▸ Exercise
Without the pictures, output all of the data exactly.

▸ Given material

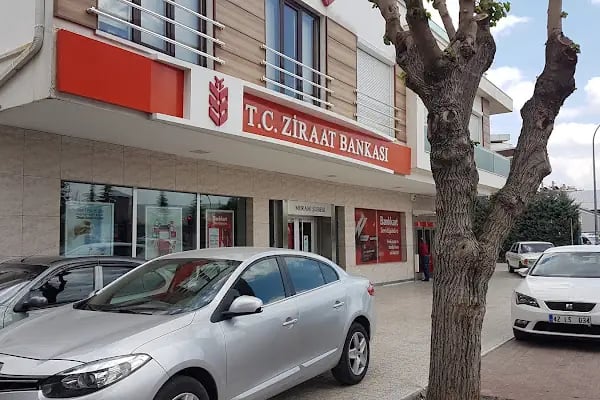 Ziraat Bankası Meram/Konya Şubesi - Resim 9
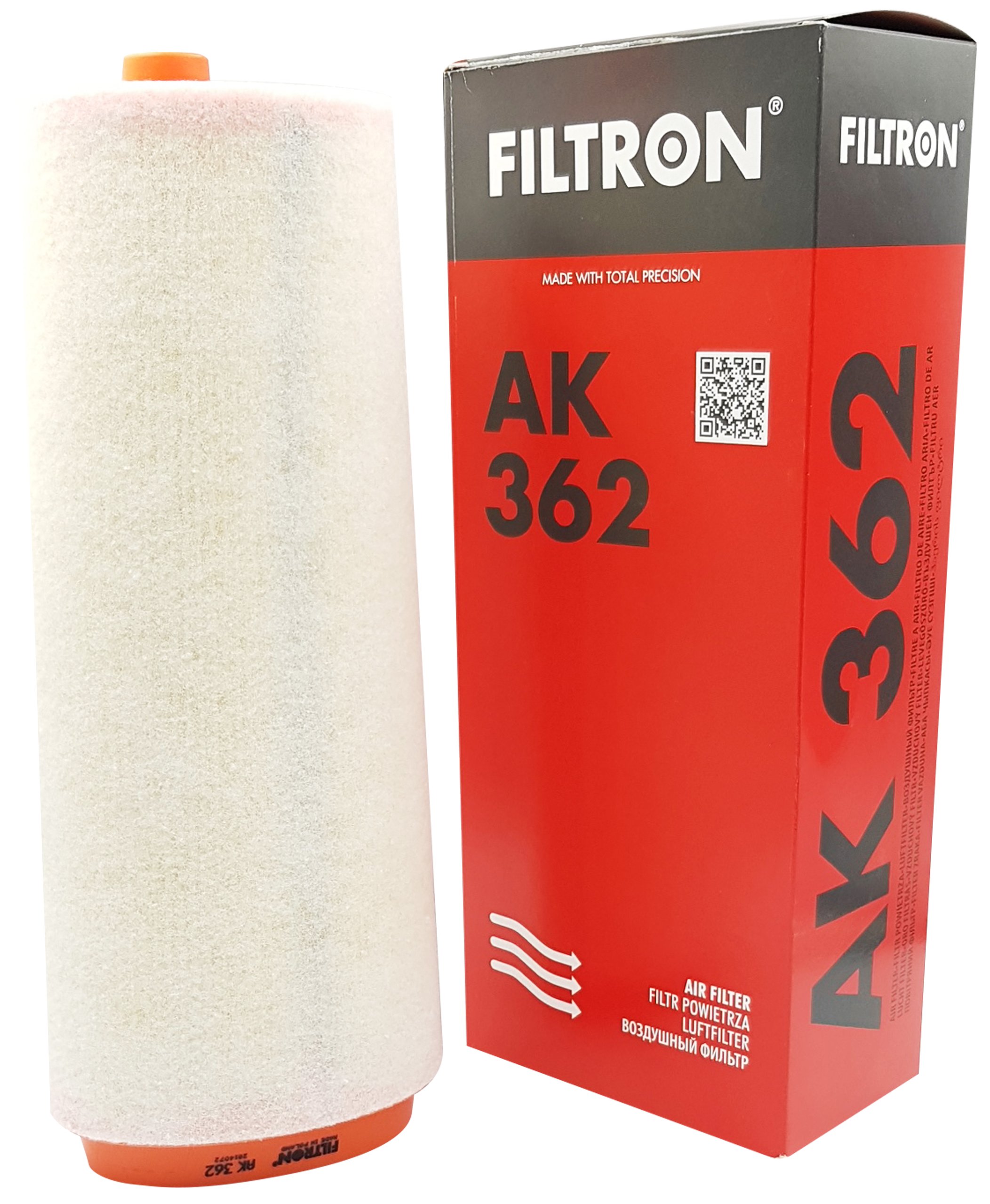 Bmw 3 E46 E90 318d 3d 2 0 Filtro De Aire Xdalys Lt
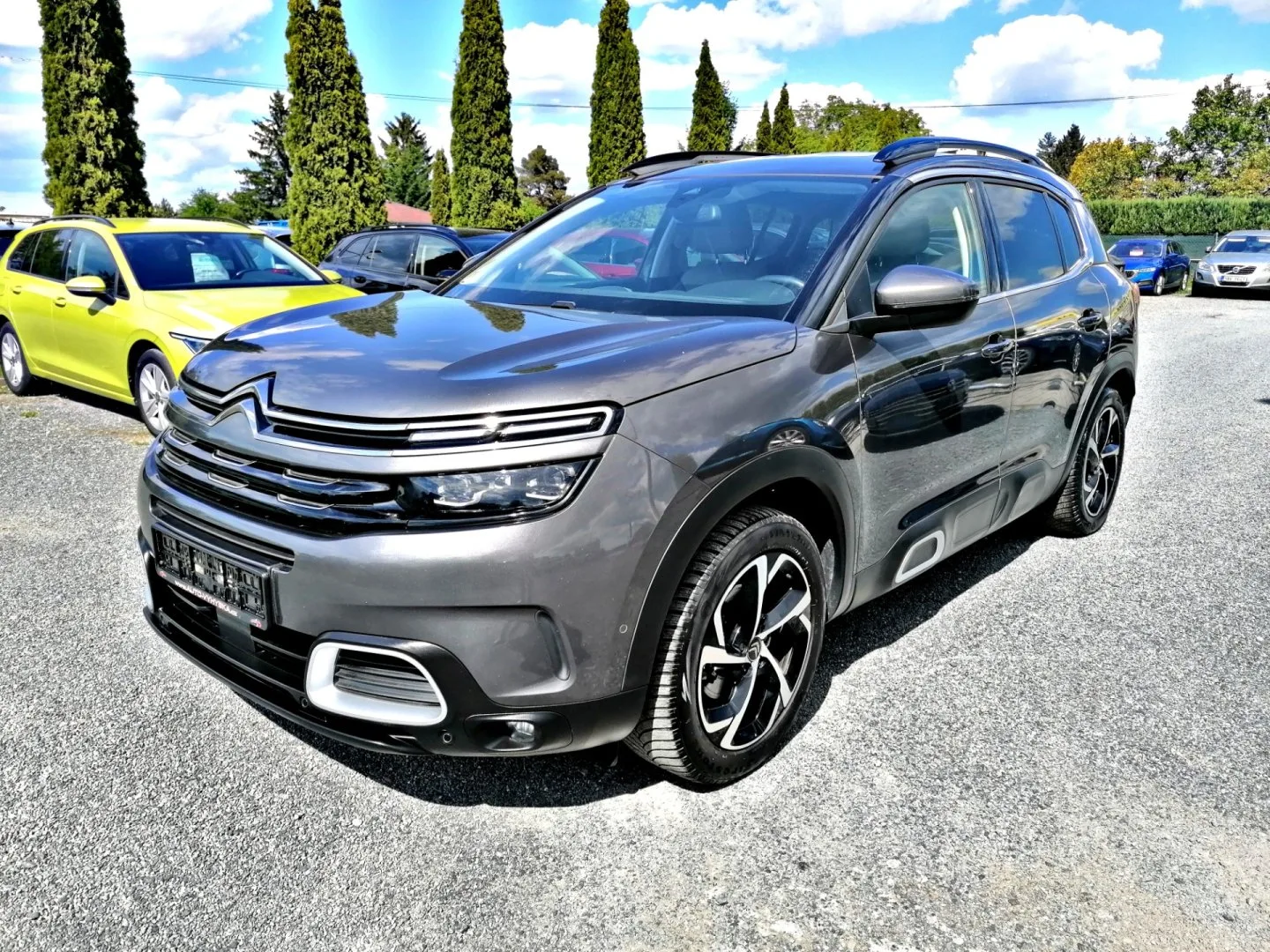 Citroën C5 Aircross – fotografie 2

▸ Exercise result
 Ziraat Bankası Meram/Konya Şubesi - Resim 9
 Bmw 3 E46 E90 318d 3d 2 0 Filtro De Aire Xdalys Lt
 Citroën C5 Aircross – fotografie 2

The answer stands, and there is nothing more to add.